SOURCE PASSAGE -
13 May 2016
Rates & FX Market Update
Hints of FOMC Members Towards
Normalising FFR Buoyed Modest Rise in UST Yields; BoE & BoK Held Rates
Highlights
¨ Global
Markets: Fed’s Rosengren (dove) and George (hawk) hinted their inclination
towards normalizing FFR at a rate faster than market expectations, buoying
a modest rise on UST yields overnight. Demand for the 30y UST new issue was
average, contrasting the stellar response seen for 3y and 10y earlier,
garnering a BTC of 2.19x despite higher cutoff yield at 2.615% (Apr: 2.40x;
2.596%); DXY spotted a modest round where we eye potential catalyst for the
strong momentum from Fedspeak and FOMC minutes next week for incrementally hawkish
propensity leading up to June’s meeting. Elsewhere, GBP was unchanged after
a whipsaw session driven by BoE’s Carney warnings on the dangers of Brexit
in the press conference following the central bank’s status quo rate
decision without dovish dissents. BoE inflation report added that uncertainties
surrounding the EU referendum weighed on UK economic recovery while reducing
growth outlook for the next 3 years; stay cautious on GBP.

WHAT YOU SHOULD DO - According to the market update, what was the cutoff yield for the 30y UST new issue? Please answer briefly.

[Questions on scene geometry]
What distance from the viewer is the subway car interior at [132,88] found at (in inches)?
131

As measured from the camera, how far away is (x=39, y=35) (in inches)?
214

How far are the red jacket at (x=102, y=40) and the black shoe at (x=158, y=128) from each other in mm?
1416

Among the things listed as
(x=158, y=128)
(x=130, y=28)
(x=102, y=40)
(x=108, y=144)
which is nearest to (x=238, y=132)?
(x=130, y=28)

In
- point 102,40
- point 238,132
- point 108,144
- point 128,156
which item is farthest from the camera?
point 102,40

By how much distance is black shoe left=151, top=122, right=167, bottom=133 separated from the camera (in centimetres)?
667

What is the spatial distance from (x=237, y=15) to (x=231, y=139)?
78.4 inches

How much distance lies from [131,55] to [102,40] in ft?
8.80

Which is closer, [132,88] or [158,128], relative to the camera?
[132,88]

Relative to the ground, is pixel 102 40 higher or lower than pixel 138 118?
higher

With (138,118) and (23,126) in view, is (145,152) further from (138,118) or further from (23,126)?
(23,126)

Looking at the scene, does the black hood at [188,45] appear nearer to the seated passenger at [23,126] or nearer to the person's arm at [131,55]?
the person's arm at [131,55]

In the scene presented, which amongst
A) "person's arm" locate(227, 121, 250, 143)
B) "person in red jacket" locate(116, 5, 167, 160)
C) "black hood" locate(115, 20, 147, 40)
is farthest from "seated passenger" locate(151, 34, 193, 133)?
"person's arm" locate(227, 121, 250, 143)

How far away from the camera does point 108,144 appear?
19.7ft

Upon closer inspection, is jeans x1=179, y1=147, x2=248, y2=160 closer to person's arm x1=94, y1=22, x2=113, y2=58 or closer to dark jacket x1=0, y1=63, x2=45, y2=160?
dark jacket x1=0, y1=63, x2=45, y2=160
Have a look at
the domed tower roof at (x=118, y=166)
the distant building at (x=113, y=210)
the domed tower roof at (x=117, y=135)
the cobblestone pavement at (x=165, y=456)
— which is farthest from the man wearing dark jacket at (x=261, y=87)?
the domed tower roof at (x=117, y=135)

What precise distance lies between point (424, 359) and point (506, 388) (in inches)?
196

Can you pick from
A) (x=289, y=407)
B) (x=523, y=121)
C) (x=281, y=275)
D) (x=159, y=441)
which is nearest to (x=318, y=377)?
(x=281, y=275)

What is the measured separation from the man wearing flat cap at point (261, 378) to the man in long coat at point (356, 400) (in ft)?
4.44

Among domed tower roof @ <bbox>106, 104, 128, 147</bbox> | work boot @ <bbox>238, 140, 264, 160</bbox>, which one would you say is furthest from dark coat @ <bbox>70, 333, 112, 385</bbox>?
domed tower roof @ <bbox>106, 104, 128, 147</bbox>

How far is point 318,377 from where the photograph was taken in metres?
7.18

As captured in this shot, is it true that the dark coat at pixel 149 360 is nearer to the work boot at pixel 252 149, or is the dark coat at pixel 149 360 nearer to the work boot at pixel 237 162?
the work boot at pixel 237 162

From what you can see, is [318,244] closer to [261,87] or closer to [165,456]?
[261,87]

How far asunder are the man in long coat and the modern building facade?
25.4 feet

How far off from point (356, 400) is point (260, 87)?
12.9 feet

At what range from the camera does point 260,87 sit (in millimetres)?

TASK SOLUTION - 2.615%